On May 22, 2026, the FDA approved bulevirtide (Hepcludex) injection for chronic HDV infection in adults without cirrhosis or with compensated cirrhosis, making it the first FDA-approved therapy for chronic HDV infection. The Agency granted approval of the first-in-class entry inhibitor to Gilead Sciences under the Accelerated Approval pathway based on MYR301, a multicenter, randomized, open-label, parallel-arm phase 3 trial.
On May 28, 2026, the FDA granted Priority Review to Zydus Therapeutics’ new drug application (NDA) for saroglitazar in adults with PBC. The application seeks approval for use with ursodeoxycholic acid (UDCA) in adults with inadequate response to UDCA, or as monotherapy in those unable to tolerate UDCA. The FDA has also assigned a Prescription Drug User Fee Act target action date of November 27, 2026.
On May 28, 2026, GSK announced pivotal phase 3 data for bepirovirsen, an investigational antisense oligonucleotide (ASO), showing a statistically significant functional cure rate of 19% in adults with chronic hepatitis B. Results were simultaneously published in the New England Journal of Medicine and presented at the European Association for the Study of the Liver (EASL) congress.

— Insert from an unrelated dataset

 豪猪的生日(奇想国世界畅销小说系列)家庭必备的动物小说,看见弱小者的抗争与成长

On May 26, 2026, Roche announced the launch of its comprehensive Liver Disease Panel, a suite of certified algorithms designed to help clinicians better identify and manage chronic liver disease. The tool brings together biomarker-based diagnostics and advanced digital algorithms, including the CE-marked algorithm LiverPRO, to support better-informed clinical decisions, from timely fibrosis risk identification to the surveillance of liver cancer.

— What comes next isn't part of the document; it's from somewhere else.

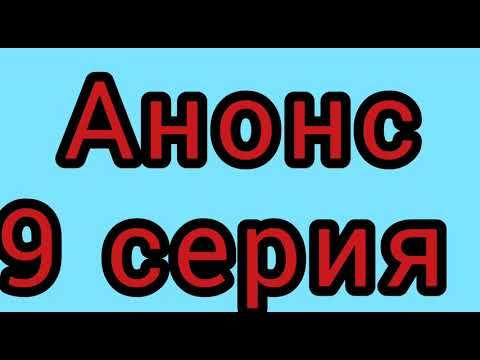 Сериал голубка. 9 серия русская озвучка. Анонс сериала. Дата выхода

On May 4, 2026, Mirum Pharmaceuticals reported volixibat met the primary endpoint in the phase 2b VISTAS trial in adults with PSC and cholestatic pruritus, a symptom with limited treatment options and no approved PSC-specific therapies in the US. In the trial, the investigational ileal bile acid transporter (IBAT) inhibitor produced a statistically significant placebo-adjusted reduction in itch severity over 28 weeks.